┌─ Source text
Is it possible to store the crash dump data on filesystem on the same controller after
the controller has crashed or do you expect that a use of another disk/controller?
With several controllers in a system this may take a lot memory, could you also
in case when a kdump kernel is running lower it, by not using this feature?
see other comments inside
>
> Signed-off-by: Sumit Saxena <sumit.saxena@avagotech.com>
> Signed-off-by: Kashyap Desai <kashyap.desai@avagotech.com>
> ---
> drivers/scsi/megaraid/megaraid_sas.h | 58 +++++-
> drivers/scsi/megaraid/megaraid_sas_base.c | 292 +++++++++++++++++++++++++++-
> drivers/scsi/megaraid/megaraid_sas_fusion.c | 172 +++++++++++++++-
> 3 files changed, 517 insertions(+), 5 deletions(-)
>
> diff --git a/drivers/scsi/megaraid/megaraid_sas.h b/drivers/scsi/megaraid/megaraid_sas.h
> index bc7adcf..e0f03e2 100644
> --- a/drivers/scsi/megaraid/megaraid_sas.h
> +++ b/drivers/scsi/megaraid/megaraid_sas.h
> @@ -105,6 +105,9 @@
> #define MFI_STATE_READY 0xB0000000
> #define MFI_STATE_OPERATIONAL 0xC0000000
> #define MFI_STATE_FAULT 0xF0000000
> +#define MFI_STATE_FORCE_OCR 0x00000080
> +#define MFI_STATE_DMADONE 0x00000008
> +#define MFI_STATE_CRASH_DUMP_DONE 0x00000004
> #define MFI_RESET_REQUIRED 0x00000001
> #define MFI_RESET_ADAPTER 0x00000002
> #define MEGAMFI_FRAME_SIZE 64
> @@ -191,6 +194,9 @@
> #define MR_DCMD_CLUSTER_RESET_LD 0x08010200
> #define MR_DCMD_PD_LIST_QUERY 0x02010100
>
> +#define MR_DCMD_CTRL_SET_CRASH_DUMP_PARAMS 0x01190100
> +#define MR_DRIVER_SET_APP_CRASHDUMP_MODE (0xF0010000 | 0x0600)
└─
┌─ Rows
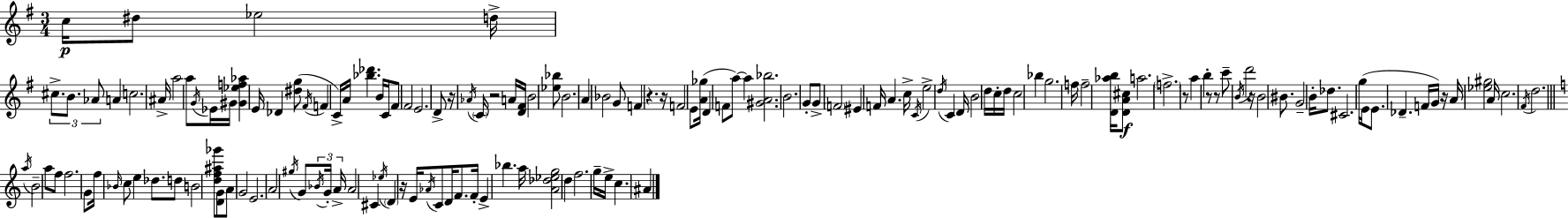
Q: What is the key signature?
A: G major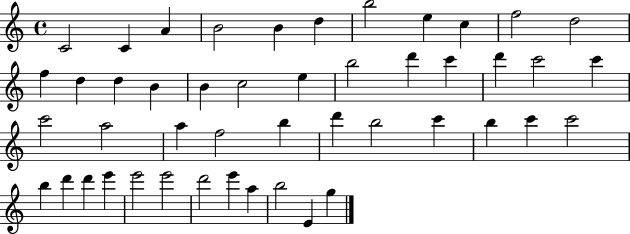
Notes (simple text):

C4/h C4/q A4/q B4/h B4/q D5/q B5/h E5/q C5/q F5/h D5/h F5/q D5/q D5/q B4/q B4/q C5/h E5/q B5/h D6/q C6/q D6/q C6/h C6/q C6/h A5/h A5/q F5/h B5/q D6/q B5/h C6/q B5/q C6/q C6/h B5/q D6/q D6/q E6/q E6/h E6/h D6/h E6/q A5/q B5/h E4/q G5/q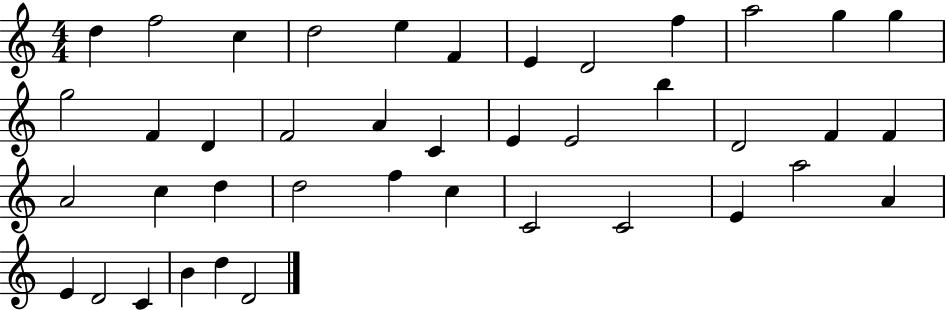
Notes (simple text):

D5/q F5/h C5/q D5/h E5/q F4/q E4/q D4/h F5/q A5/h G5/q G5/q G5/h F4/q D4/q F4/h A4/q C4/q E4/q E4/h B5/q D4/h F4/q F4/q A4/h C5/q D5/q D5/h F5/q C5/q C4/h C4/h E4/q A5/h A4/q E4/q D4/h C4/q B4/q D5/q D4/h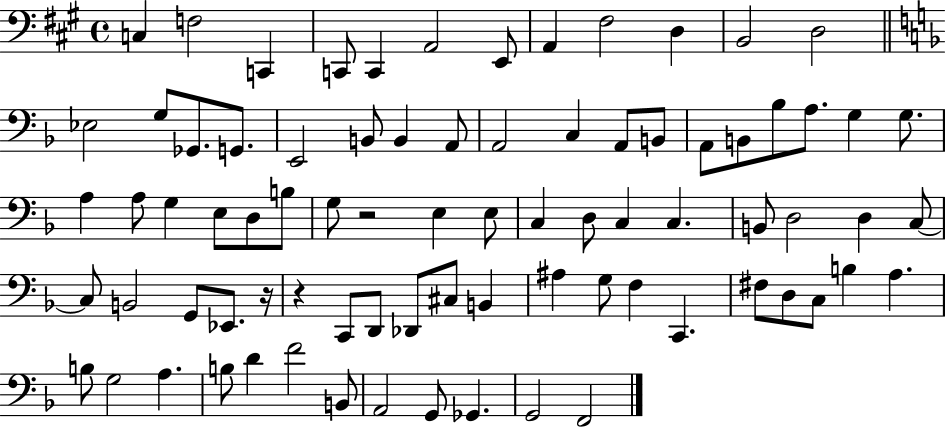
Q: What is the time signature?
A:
└─
» **What to produce**: Print the part of the code review text that begins at the words containing "Is it possible" and stops after "of another disk/controller?". The records have no connection to the text.

» **Result of this exercise**:
Is it possible to store the crash dump data on filesystem on the same controller after
the controller has crashed or do you expect that a use of another disk/controller?